Hundreds of giant, eight legged beetles clicked their mandibles and fluttered wings from beneath open shells on their backs. They marched or hovered or scurried from the unfinished road to all the empty houses. They pounced on the homes, and crushed them into dust. Behind them came tall, humanlike figures with four, long spindly arms. They wore Fedoras down on their brows to cover their egg shaped eyes, scarves to block their missing noses and sideways, figure-eight shaped mouths in case they were spotted. Black cloaks covered humps on their backs. Each arm held a long, tube-like worm. The worms’ mouths opened and closed until the figures squeezed the worms behind the mouths. They held the worms over the powdered debris and sucked it up like a multi-hosed vacuum cleaner.
Above it all was that roar of a phantom engine, and bene
ath that the singing of a single note by a multitude of the damned. A doomed choir praying to its dynamo.
Forsythe couldn’t believe what he was seeing.
He scrambled upstairs for his phone. He’d have to get pictures of this. Benton would never believe him without proof.
He was halfway up the staircase when a chill washed over him. No, more than a chill. Dread. It filled his thoughts and seeped into his bones. He sat down on the carpeted steps and leaned his face against the bannister railings. He looked down.
Mandy looked up at him. Once upon a time she had the prettiest green eyes. Now they were the color of ashes inside cracked eggshells. The luster of her smile had tarnished, her mouth twisted, her teeth gnarled.
“You came home,” he said.
“I can’t stay.”
“No. Of course you can’t.”
“But you can come with me.”
“I can’t do that.”
“I can’t stay long. They let me out long enough to see if you’d come back with me.”
“I’m not ready to go yet.”
“You’re not going to have much say in the matter. They want you to return with the rest of us. The thirteen passings are coming to a close.”
“But I’m not ready.”
“They’ve sent the grudes and the four-armed guards to eradicate the settlement.”

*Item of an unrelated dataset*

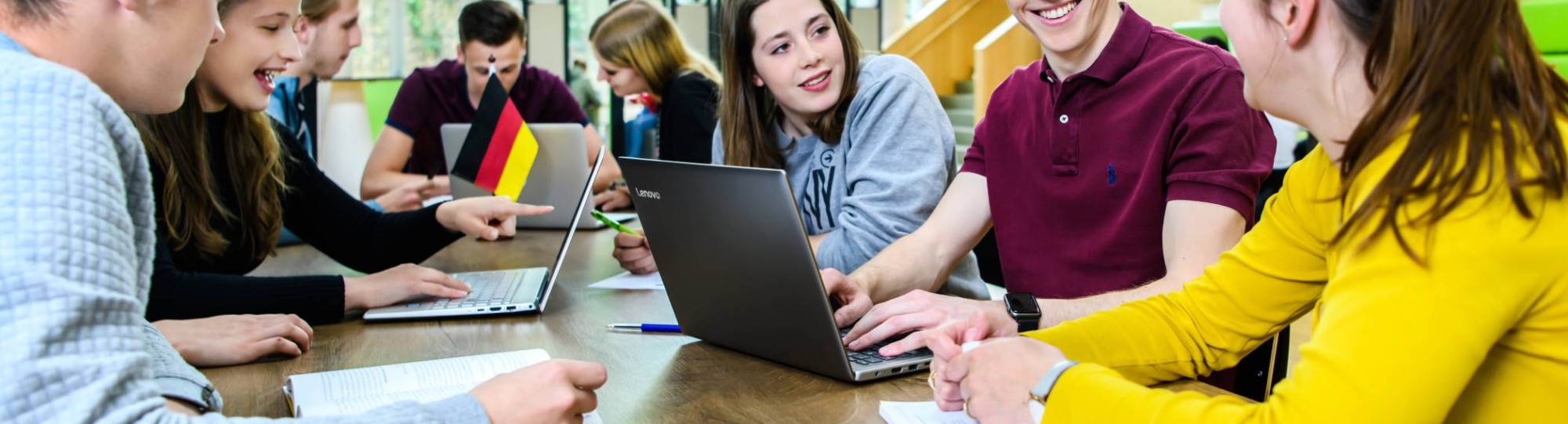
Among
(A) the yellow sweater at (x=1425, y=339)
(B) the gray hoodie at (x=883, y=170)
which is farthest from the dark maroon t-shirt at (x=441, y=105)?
(A) the yellow sweater at (x=1425, y=339)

“I know. I saw them. I was going to take pictures with my phone to show Benton. Then I remembered . . . I remembered . . . and here you are.”

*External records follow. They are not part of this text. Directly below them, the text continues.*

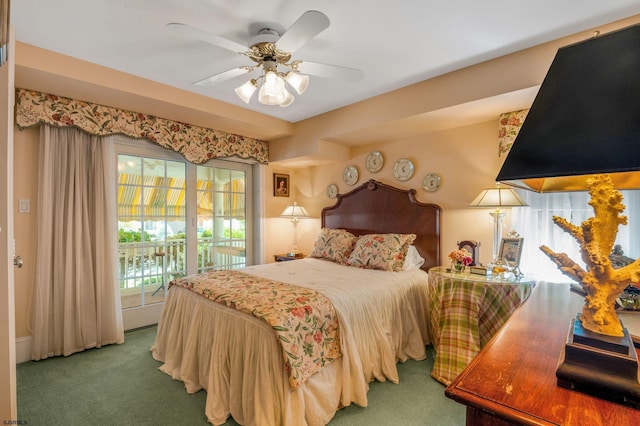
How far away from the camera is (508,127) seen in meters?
2.51

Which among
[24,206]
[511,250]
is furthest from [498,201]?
[24,206]

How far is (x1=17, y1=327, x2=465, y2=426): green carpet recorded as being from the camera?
1774 mm

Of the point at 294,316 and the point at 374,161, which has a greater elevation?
the point at 374,161

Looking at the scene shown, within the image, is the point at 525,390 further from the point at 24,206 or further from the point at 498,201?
the point at 24,206

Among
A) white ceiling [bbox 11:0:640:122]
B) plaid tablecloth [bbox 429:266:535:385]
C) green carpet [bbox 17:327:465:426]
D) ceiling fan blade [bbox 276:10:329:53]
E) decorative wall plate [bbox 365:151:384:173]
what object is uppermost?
white ceiling [bbox 11:0:640:122]

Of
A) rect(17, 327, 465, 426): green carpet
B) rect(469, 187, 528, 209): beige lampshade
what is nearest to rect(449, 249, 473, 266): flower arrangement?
rect(469, 187, 528, 209): beige lampshade

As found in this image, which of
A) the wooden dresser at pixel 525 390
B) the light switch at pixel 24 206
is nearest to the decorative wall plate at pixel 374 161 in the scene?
the wooden dresser at pixel 525 390

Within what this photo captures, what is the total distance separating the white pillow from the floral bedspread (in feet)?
4.21

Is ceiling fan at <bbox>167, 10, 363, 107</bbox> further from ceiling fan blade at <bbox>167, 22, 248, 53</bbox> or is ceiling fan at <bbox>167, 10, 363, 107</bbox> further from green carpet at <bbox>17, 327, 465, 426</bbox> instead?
green carpet at <bbox>17, 327, 465, 426</bbox>

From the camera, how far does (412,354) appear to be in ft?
8.21

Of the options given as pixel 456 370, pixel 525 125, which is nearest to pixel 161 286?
pixel 456 370

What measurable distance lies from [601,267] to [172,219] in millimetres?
3644

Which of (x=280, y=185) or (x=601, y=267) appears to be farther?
(x=280, y=185)

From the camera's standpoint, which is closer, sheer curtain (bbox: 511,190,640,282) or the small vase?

Outside some great beast bellowed.
Mandy looked up at Richard. She was less like him and more like who they were when they arrived.
“I have to go.”
Richard nodded. “I know.”
“You won’t survive. You won’t be able to hold their look or shape. They’ll see who you really are and they’ll hunt you down.”
The beast outside roared again.
Richard looked away from her. “You’d better go, Mandy.”
But she was already gone.
Forsythe no longer wished to photograph the grudes eating the empty houses, or the four-armed guards vacuuming the dust. He didn’t even feel like going the rest of the way up the stairs to bed or down the stairs to close the front door. He leaned his head against the rails.